Segundo os governos signatários, a ofensiva representa um precedente “extremamente perigoso” para a paz e a segurança da América Latina e do Caribe, além de colocar em risco a população civil. O comunicado ressalta que a crise venezuelana deve ser resolvida exclusivamente por meios pacíficos, com base no diálogo, na negociação e no respeito à vontade do povo venezuelano, sem interferência externa.

“Apenas um processo político inclusivo, liderado pelos próprios venezuelanos, pode conduzir a uma solução democrática e sustentável que respeite a dignidade humana”, diz outro trecho da nota, que reafirma o compromisso regional com a América Latina e o Caribe como zona de paz, fundamentada na não intervenção e na solução pacífica de controvérsias.

Ao final do comunicado, os países fazem um apelo à unidade regional, independentemente de diferenças políticas, diante de ações que coloquem em risco a estabilidade do continente. Também solicitam ao secretário-geral da ONU, António Guterres, e a outros organismos multilaterais que atuem para reduzir as tensões e preservar a paz na região.
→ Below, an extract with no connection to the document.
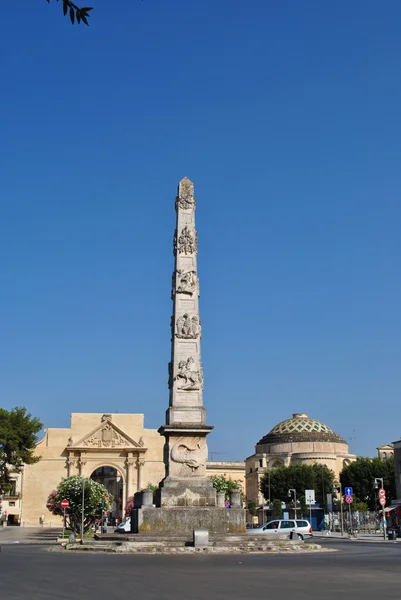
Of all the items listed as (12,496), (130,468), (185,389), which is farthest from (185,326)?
(12,496)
O texto ainda manifesta preocupação com qualquer tentativa de controle, administração ou apropriação externa de recursos naturais ou estratégicos, apontando que esse tipo de iniciativa é incompatível com o direito internacional e ameaça a estabilidade política, econômica e social regional.

Contexto da crise

No sábado (3), uma série de explosões foi registrada em bairros da capital venezuelana, Caracas. Durante a ofensiva militar atribuída aos Estados Unidos, o presidente Nicolás Maduro e a primeira-dama, Cilia Flores, foram capturados por forças de elite norte-americanas e levados para Nova York.

A ação marca mais um episódio de intervenção direta dos Estados Unidos na América Latina. A última ocorreu em 1989, no Panamá, quando o então presidente Manuel Noriega foi capturado sob acusação de narcotráfico.

Assim como no caso panamenho, Washington acusa Maduro de liderar um suposto cartel conhecido como “Cartel de Los Soles”, alegação que, segundo especialistas em tráfico internacional de drogas, carece de comprovação. À época, o governo de Donald Trump oferecia uma recompensa de US$ 50 milhões por informações que levassem à prisão do líder venezuelano.

Para críticos internacionais, a ofensiva tem motivação geopolítica, com o objetivo de afastar a Venezuela de aliados estratégicos como China e Rússia e ampliar a influência sobre o setor energético do país, que detém as maiores reservas comprovadas de petróleo do mundo.